- **Work instruction**: In the listing below, the lines starting with the line with "class: Mammalia" and going on through the line with "common name: wild boar" are to be reproduced exactly, and only those.

++++ Exercise material

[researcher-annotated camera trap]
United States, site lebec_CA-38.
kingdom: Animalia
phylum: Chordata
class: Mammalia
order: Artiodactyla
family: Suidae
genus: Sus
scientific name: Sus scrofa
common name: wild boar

++++++++
++++ Exercise material

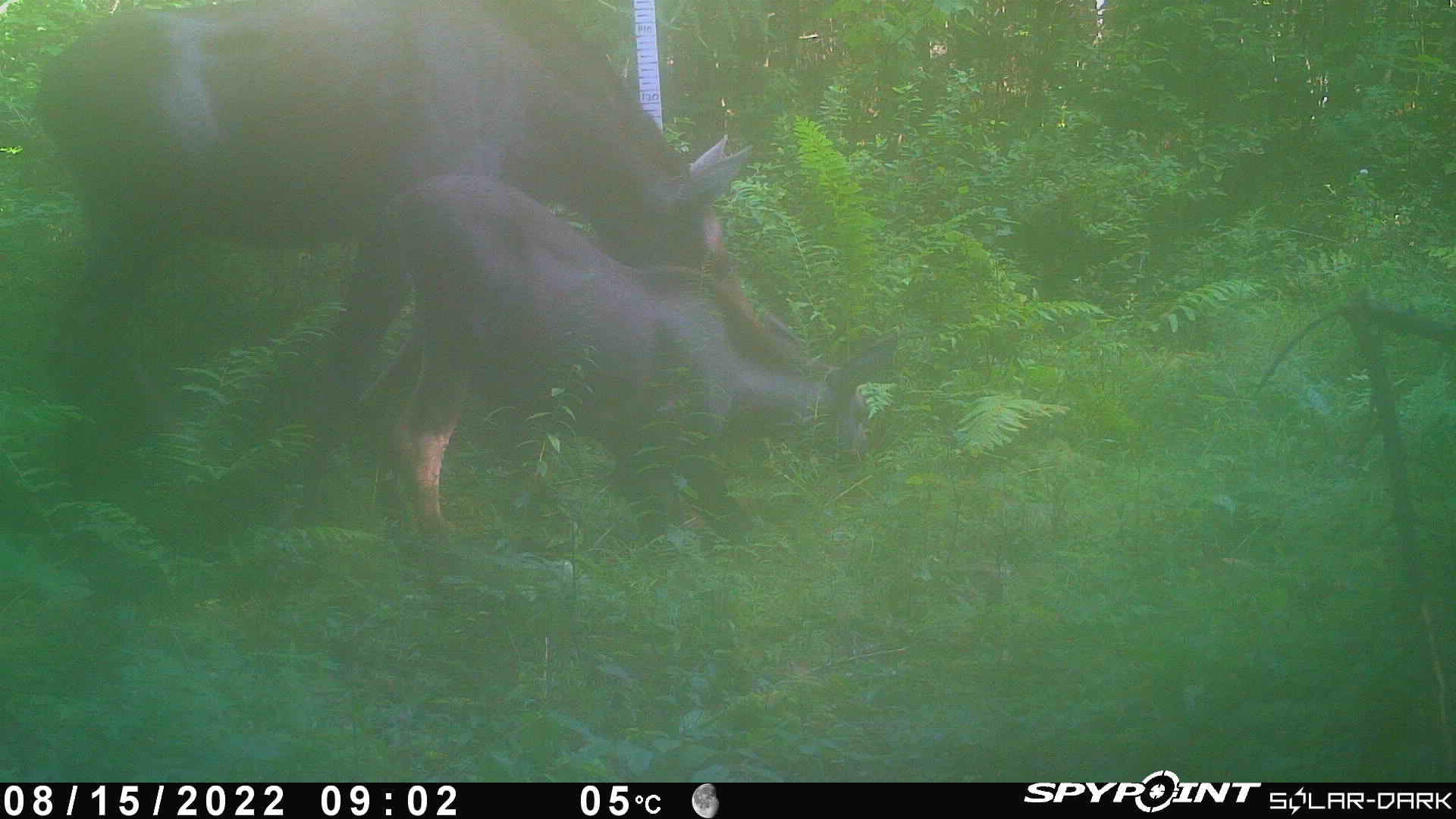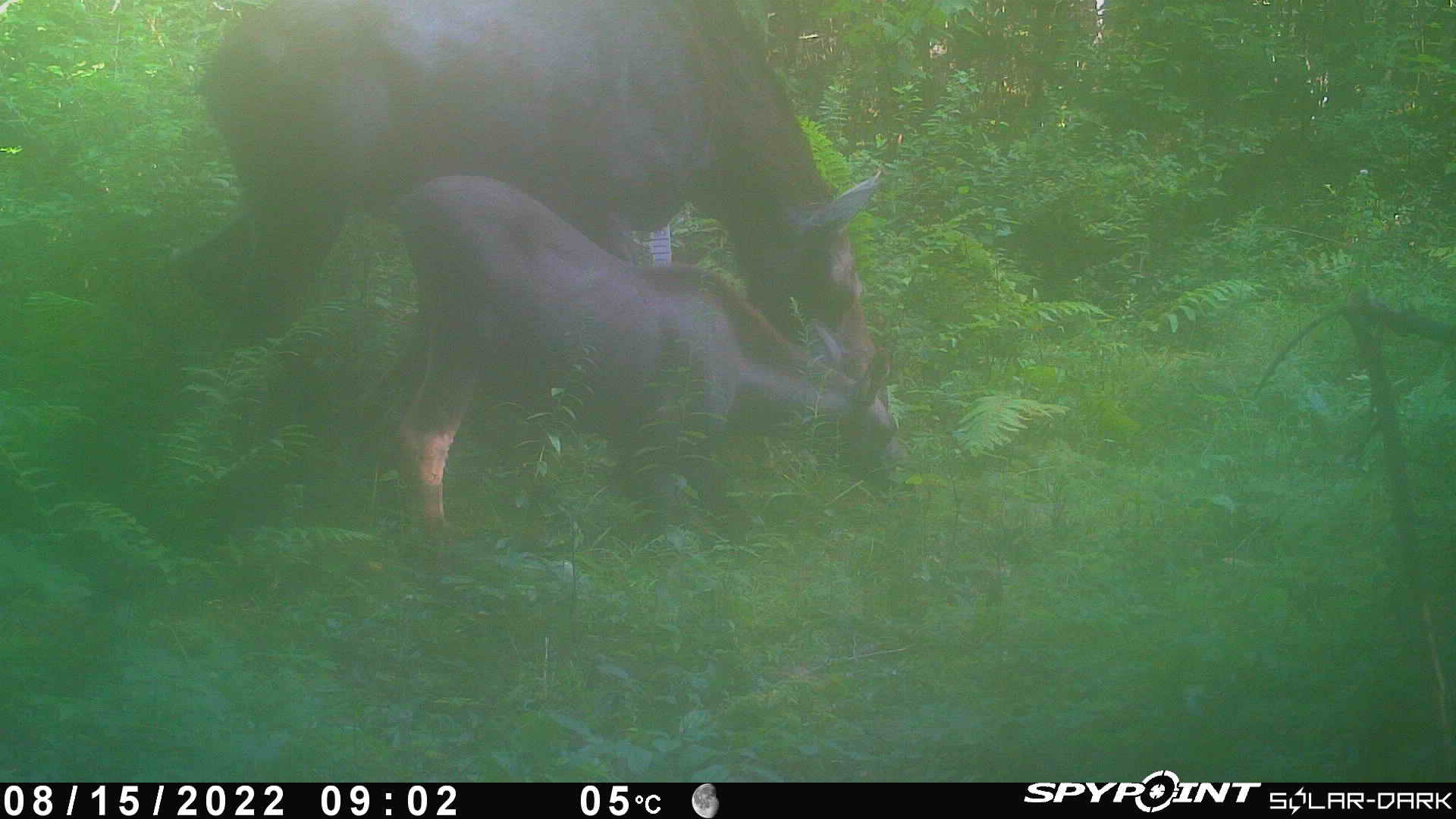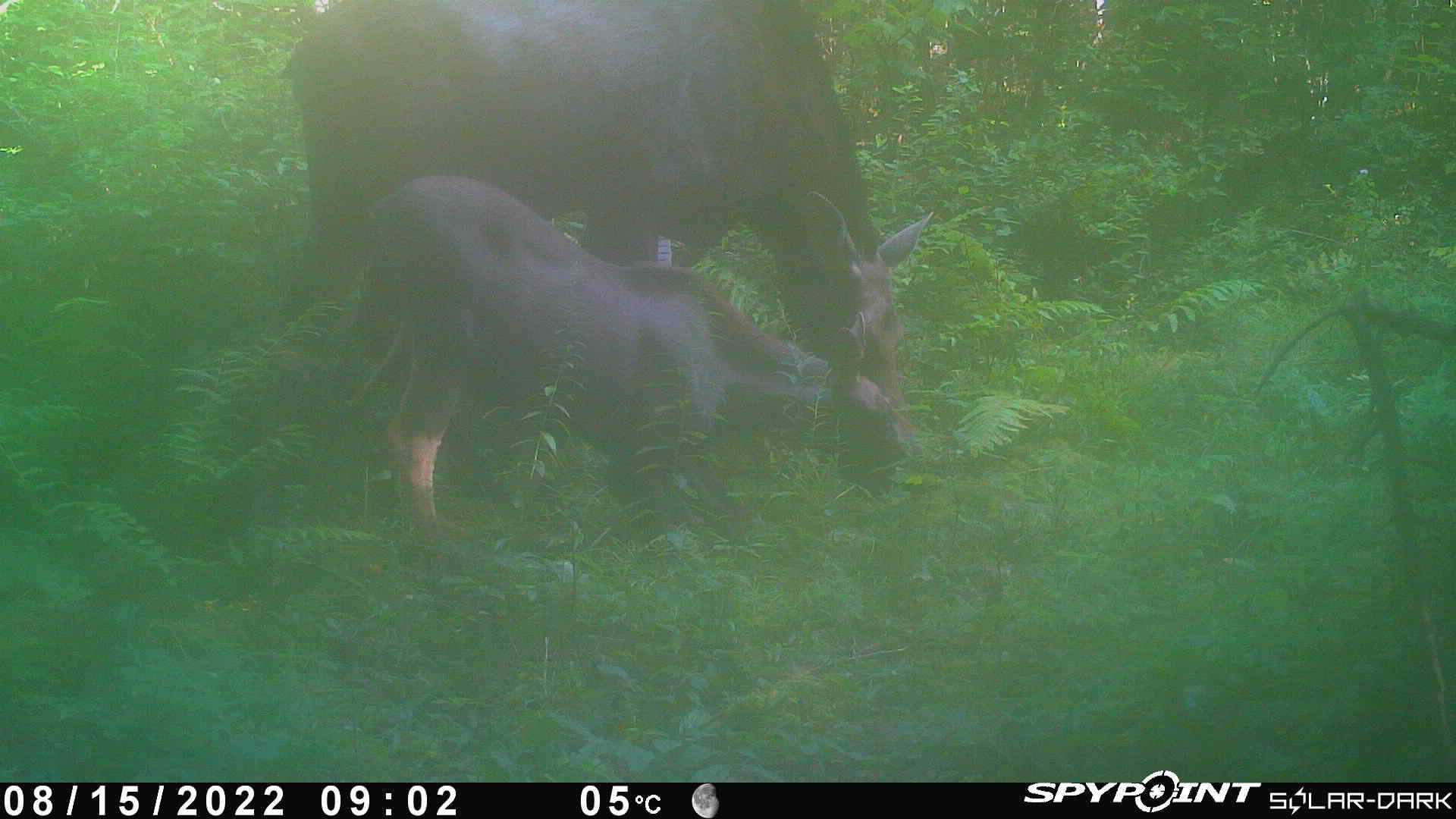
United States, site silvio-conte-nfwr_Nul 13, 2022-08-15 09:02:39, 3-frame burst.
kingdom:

++++++++

- **Answer box**:
class: Mammalia
order: Artiodactyla
family: Suidae
genus: Sus
scientific name: Sus scrofa
common name: wild boar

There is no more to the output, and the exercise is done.